DIRECTIVE 1:
Please copy the records word for word, beginning at the line that contains "From among all" and ending with the final line of the records.

This does not solely pertain to groups and organizations, as it may involve only one student and their actions. Papish v. Board of Curators (1973) involves a journalism student at the graduate school of the University of Missouri, Barbara Papish, being expelled for distributing a highly offensive newspaper on campus. This paper consisted of political cartoons where policemen sexually assaulted the Statue of Liberty and the Goddess of Justice alongside a description using swear words. [21] Papish then took to court, claiming that the university could not censor her freedom of expression using the guise of bylaws that prevent “indecent” speech. In consideration of both the Tinker and the Healy decision, the Supreme Court ruled in favor of the young petitioner, finding that the school must reinstate her and restore her credits, as the paper she gave out could not officially be considered obscene, meaning the school could not reprimand her for their disapproval of its content. [23] Even though strictly “obscene” content is unprotected by the freedom of speech, the court did not classify the newspaper under this category, meaning Papish and her expression remained intact and the school could not punish her without significant proof of harm or concern for the school community.

DIRECTIVE 2:
Using the text on Papish v. Board of Curators, answer these:
(a) At which university's graduate school was Barbara Papish a journalism student?
(b) Whom did the policemen in the newspaper's political cartoons sexually assault?
(c) What did the Supreme Court find the school must do for Papish?

DATASET:
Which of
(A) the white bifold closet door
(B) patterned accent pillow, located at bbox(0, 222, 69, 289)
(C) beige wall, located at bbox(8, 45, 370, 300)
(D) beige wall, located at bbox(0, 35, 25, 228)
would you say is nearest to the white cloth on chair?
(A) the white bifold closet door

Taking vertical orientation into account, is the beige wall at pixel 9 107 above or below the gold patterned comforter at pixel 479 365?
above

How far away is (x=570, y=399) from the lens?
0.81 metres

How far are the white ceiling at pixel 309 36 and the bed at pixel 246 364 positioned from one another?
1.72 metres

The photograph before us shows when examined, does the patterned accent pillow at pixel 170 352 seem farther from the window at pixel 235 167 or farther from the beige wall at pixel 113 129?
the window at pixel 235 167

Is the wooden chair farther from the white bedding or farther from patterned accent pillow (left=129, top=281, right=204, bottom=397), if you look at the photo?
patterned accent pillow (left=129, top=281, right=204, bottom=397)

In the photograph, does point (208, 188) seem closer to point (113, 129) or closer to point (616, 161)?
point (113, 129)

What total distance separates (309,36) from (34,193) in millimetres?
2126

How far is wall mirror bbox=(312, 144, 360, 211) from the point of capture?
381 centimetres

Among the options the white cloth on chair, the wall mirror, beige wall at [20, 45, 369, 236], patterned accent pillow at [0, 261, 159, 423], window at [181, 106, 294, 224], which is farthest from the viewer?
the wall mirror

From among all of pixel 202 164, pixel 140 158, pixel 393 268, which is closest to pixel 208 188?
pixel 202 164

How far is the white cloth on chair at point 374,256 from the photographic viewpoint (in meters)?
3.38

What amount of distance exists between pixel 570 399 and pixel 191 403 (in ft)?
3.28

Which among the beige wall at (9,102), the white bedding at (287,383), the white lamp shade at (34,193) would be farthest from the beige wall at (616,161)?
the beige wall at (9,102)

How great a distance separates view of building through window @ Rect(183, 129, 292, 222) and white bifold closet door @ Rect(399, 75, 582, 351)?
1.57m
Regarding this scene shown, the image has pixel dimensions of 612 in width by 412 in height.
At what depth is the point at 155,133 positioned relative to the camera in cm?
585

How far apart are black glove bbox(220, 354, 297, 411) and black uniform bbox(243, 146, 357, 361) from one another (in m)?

CORRECT ANSWER 1:
From among all of pixel 202 164, pixel 140 158, pixel 393 268, which is closest to pixel 208 188?
pixel 202 164

How far is the white cloth on chair at point 374,256 from the photographic viewpoint (in meters)?
3.38

What amount of distance exists between pixel 570 399 and pixel 191 403 (in ft)?
3.28

Which among the beige wall at (9,102), the white bedding at (287,383), the white lamp shade at (34,193) would be farthest from the beige wall at (616,161)?
the beige wall at (9,102)

How great a distance separates view of building through window @ Rect(183, 129, 292, 222) and white bifold closet door @ Rect(399, 75, 582, 351)?
1.57m
Regarding this scene shown, the image has pixel dimensions of 612 in width by 412 in height.
At what depth is the point at 155,133 positioned relative to the camera in cm?
585

How far apart are black glove bbox(220, 354, 297, 411) and black uniform bbox(243, 146, 357, 361) from one another (in m)?

CORRECT ANSWER 2:
(a) The University of Missouri
(b) The Statue of Liberty and the Goddess of Justice
(c) Reinstate her and restore her credits